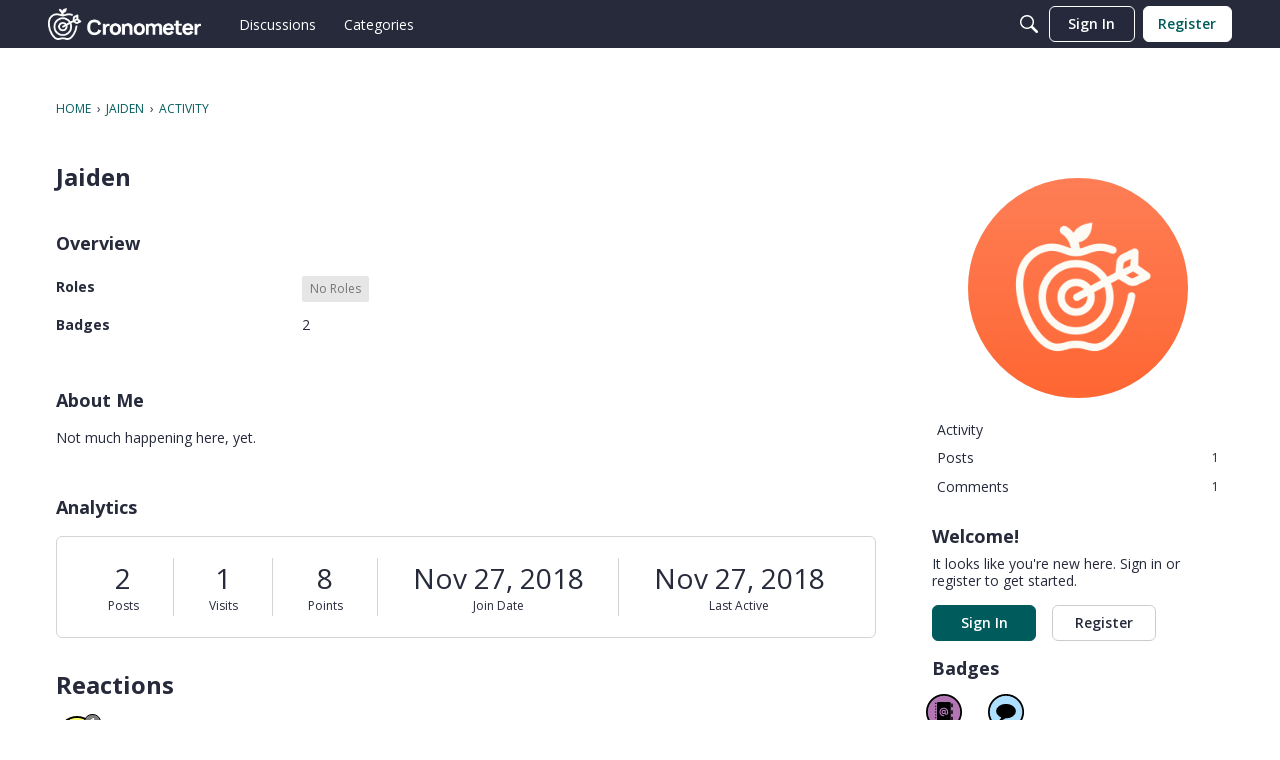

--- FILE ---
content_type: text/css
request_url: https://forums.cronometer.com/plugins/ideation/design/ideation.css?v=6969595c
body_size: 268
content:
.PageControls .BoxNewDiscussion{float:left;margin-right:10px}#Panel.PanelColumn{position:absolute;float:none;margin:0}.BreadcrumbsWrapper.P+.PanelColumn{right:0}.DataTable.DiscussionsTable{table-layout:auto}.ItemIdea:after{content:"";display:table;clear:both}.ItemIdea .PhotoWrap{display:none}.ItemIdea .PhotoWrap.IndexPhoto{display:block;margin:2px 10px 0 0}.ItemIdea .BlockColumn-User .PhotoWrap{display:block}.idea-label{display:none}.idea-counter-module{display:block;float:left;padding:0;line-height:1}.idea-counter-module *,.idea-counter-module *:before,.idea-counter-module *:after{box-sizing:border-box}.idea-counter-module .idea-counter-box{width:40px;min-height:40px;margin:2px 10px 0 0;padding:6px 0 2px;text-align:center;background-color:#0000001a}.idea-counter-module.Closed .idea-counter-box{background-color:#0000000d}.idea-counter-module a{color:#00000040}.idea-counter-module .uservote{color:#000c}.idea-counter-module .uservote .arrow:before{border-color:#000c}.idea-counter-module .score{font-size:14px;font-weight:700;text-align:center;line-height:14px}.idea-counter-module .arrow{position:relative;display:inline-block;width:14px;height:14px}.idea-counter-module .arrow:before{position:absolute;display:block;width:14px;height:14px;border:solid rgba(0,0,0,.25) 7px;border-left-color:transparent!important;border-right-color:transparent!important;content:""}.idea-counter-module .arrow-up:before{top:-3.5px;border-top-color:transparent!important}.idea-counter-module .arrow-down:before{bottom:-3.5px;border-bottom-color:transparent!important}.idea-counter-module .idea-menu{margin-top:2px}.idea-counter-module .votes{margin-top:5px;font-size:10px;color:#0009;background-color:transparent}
* * *
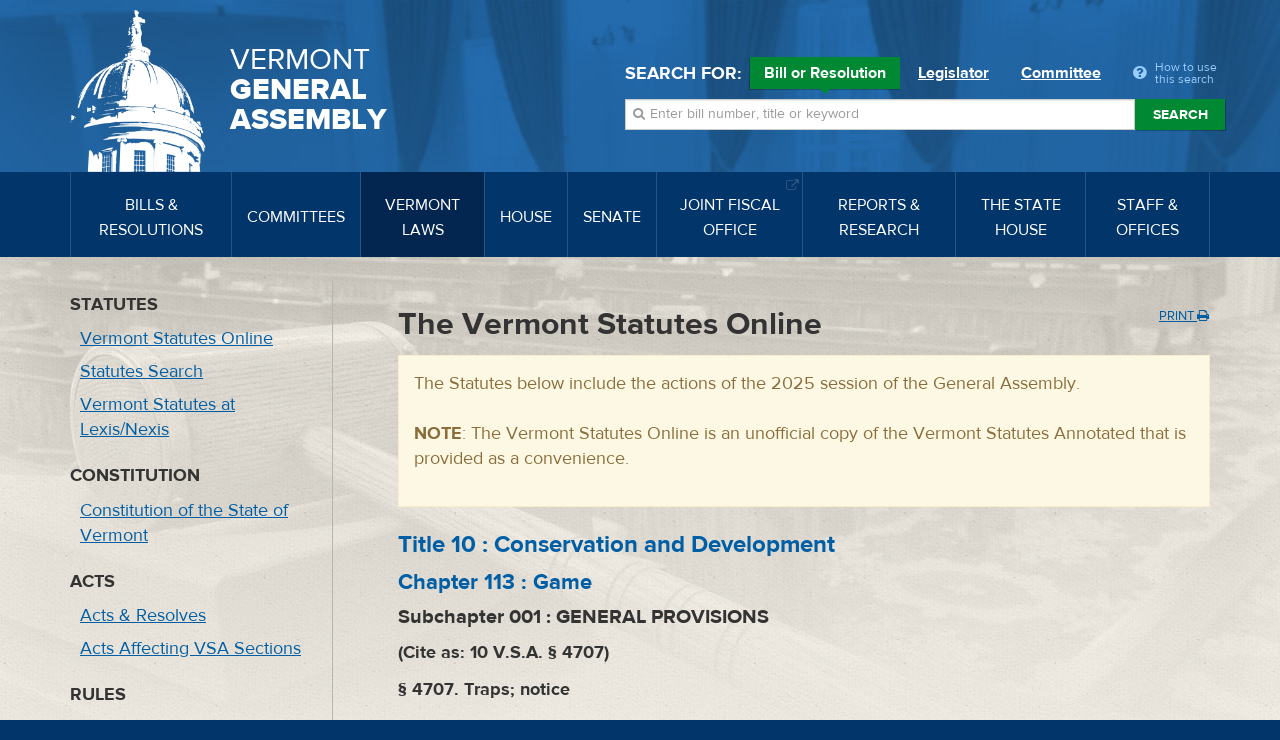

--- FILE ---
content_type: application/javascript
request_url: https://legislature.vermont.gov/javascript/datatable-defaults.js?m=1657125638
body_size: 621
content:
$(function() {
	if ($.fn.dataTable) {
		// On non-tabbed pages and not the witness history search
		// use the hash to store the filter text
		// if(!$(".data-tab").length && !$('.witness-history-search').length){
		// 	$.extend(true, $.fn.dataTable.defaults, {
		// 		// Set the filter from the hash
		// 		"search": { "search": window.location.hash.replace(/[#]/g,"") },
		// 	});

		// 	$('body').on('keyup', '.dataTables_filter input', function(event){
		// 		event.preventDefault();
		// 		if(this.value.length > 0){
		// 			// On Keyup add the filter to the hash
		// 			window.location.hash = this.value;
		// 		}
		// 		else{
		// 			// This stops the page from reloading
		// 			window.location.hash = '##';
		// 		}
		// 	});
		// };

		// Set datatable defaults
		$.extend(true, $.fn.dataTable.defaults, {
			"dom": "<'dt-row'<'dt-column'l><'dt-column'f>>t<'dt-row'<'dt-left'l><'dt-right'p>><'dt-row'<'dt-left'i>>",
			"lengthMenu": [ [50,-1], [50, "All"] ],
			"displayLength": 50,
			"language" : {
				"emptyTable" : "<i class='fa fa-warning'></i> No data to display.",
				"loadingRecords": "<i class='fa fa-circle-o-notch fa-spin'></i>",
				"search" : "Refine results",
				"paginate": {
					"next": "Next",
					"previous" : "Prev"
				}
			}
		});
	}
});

**AIM OF THE TASK**
Tally the lines of the listing in which the word "value" occurs, and state the total alone.

**WRITTEN SOLUTION**
2